Abstract
Coagulation complications are significant contributors to morbidity and mortality in trauma patients. Although the lethal triad of hypothermia, acidosis and coagulopathy has been recognized for over a decade, the underlying mechanisms related to the development of coagulopathy remain unclear. Recent data suggest that decreased fibrinogen levels contribute to the development of coagulation disorders. Thus, regulation of fibrinogen availability, not fully understood at present, may play an important role in survival of trauma patients. This review summarizes the recent findings of the studies that have explored mechanisms related to changes in fibrinogen availability following trauma-related events.

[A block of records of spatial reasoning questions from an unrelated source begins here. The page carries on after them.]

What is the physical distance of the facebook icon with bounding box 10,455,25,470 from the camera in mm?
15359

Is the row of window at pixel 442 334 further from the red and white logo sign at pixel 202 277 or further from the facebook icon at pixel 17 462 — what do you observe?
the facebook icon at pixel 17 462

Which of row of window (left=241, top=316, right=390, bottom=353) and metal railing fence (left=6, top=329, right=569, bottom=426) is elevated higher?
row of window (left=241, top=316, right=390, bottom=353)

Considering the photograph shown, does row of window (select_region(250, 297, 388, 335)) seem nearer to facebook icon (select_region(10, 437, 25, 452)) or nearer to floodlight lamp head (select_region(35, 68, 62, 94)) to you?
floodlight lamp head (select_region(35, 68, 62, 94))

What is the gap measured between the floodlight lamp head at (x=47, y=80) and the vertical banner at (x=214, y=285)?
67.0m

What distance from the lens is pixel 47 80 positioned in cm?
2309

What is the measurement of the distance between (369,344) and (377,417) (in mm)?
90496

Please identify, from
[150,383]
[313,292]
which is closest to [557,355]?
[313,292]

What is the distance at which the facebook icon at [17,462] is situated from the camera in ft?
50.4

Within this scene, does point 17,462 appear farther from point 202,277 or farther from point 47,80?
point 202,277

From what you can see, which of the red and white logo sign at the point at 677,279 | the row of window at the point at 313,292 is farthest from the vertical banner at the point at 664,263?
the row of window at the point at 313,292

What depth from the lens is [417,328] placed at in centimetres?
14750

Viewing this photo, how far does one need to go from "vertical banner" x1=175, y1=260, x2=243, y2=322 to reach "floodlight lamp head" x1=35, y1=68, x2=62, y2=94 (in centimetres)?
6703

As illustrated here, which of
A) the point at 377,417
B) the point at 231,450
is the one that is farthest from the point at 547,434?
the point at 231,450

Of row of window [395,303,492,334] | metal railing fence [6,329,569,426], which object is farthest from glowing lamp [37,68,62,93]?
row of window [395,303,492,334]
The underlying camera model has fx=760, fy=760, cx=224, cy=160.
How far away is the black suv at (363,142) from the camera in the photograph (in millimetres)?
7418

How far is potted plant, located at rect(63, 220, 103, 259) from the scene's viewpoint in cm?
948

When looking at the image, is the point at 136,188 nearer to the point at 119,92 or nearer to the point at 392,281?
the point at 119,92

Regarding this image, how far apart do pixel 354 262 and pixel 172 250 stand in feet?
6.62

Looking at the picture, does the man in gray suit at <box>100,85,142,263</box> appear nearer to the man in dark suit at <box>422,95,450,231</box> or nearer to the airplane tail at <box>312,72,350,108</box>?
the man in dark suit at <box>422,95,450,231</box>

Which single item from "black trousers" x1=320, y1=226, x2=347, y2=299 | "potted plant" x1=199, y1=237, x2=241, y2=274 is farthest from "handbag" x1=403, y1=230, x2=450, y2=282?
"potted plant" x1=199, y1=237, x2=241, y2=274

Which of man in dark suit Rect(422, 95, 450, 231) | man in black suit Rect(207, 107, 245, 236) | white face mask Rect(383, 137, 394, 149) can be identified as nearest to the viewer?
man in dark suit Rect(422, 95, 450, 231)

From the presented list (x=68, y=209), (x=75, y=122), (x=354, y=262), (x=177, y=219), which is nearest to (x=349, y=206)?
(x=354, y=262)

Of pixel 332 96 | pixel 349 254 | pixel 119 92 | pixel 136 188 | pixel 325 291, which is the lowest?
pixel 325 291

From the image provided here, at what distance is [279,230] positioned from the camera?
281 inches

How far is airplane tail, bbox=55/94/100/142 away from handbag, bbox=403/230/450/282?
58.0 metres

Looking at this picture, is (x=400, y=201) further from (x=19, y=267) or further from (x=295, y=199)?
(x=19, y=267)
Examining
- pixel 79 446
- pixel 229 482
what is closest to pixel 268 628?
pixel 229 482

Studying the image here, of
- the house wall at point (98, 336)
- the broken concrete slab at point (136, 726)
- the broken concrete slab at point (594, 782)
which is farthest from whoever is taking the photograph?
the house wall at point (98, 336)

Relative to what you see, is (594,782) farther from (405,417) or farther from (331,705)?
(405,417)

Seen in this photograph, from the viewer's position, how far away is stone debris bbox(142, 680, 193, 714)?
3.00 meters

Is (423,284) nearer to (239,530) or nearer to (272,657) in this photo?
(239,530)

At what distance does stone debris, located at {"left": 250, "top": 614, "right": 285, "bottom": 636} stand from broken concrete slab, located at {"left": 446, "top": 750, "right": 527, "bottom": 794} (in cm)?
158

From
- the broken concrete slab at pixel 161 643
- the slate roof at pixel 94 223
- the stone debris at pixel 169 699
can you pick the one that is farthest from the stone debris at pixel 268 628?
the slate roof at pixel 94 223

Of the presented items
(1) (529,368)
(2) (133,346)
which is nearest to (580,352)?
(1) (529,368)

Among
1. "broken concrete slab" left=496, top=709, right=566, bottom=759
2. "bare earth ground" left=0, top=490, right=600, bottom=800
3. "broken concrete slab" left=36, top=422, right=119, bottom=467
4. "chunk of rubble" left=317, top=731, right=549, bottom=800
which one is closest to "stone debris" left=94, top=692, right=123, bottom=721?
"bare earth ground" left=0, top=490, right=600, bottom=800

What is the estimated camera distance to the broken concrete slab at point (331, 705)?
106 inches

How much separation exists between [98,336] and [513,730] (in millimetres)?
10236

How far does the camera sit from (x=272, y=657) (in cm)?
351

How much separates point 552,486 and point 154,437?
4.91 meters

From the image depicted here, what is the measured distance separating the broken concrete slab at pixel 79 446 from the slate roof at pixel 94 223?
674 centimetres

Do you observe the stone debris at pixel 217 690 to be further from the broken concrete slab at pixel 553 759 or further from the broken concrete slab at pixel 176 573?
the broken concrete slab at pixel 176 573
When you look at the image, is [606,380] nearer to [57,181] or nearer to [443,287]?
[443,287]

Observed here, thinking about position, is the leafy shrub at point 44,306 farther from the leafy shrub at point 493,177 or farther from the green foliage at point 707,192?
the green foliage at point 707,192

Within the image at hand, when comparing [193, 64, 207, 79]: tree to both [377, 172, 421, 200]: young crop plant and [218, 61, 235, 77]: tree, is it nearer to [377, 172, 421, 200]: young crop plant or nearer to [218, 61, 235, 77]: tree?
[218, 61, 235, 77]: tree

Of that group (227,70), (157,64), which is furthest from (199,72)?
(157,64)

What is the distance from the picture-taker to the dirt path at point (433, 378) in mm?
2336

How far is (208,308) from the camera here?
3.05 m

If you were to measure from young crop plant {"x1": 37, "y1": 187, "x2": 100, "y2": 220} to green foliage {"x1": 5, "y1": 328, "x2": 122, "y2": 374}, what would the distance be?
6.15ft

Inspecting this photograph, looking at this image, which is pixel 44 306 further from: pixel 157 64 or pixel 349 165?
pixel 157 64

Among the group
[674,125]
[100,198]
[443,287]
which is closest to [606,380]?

Trauma alters fibrinogen metabolism in a variety of ways: hemorrhage – accelerated fibrinogen breakdown; hypothermia – inhibited fibrinogen synthesis; and, acidosis – accelerated fibrinogen breakdown. However, hemorrhage, hypothermia andcidosis all result in a consistent outcome of fibrinogen availability deficit, supporting the notion of fibrinogen supplementation in trauma patients with coagulation defects. Future prospective clinical trials are needed to confirm the beneficial effects of fibrinogen supplementation in trauma patients with bleeding complications.
Highlights
Coagulation complications are significant contributors to morbidity and mortality in trauma patients [1,2]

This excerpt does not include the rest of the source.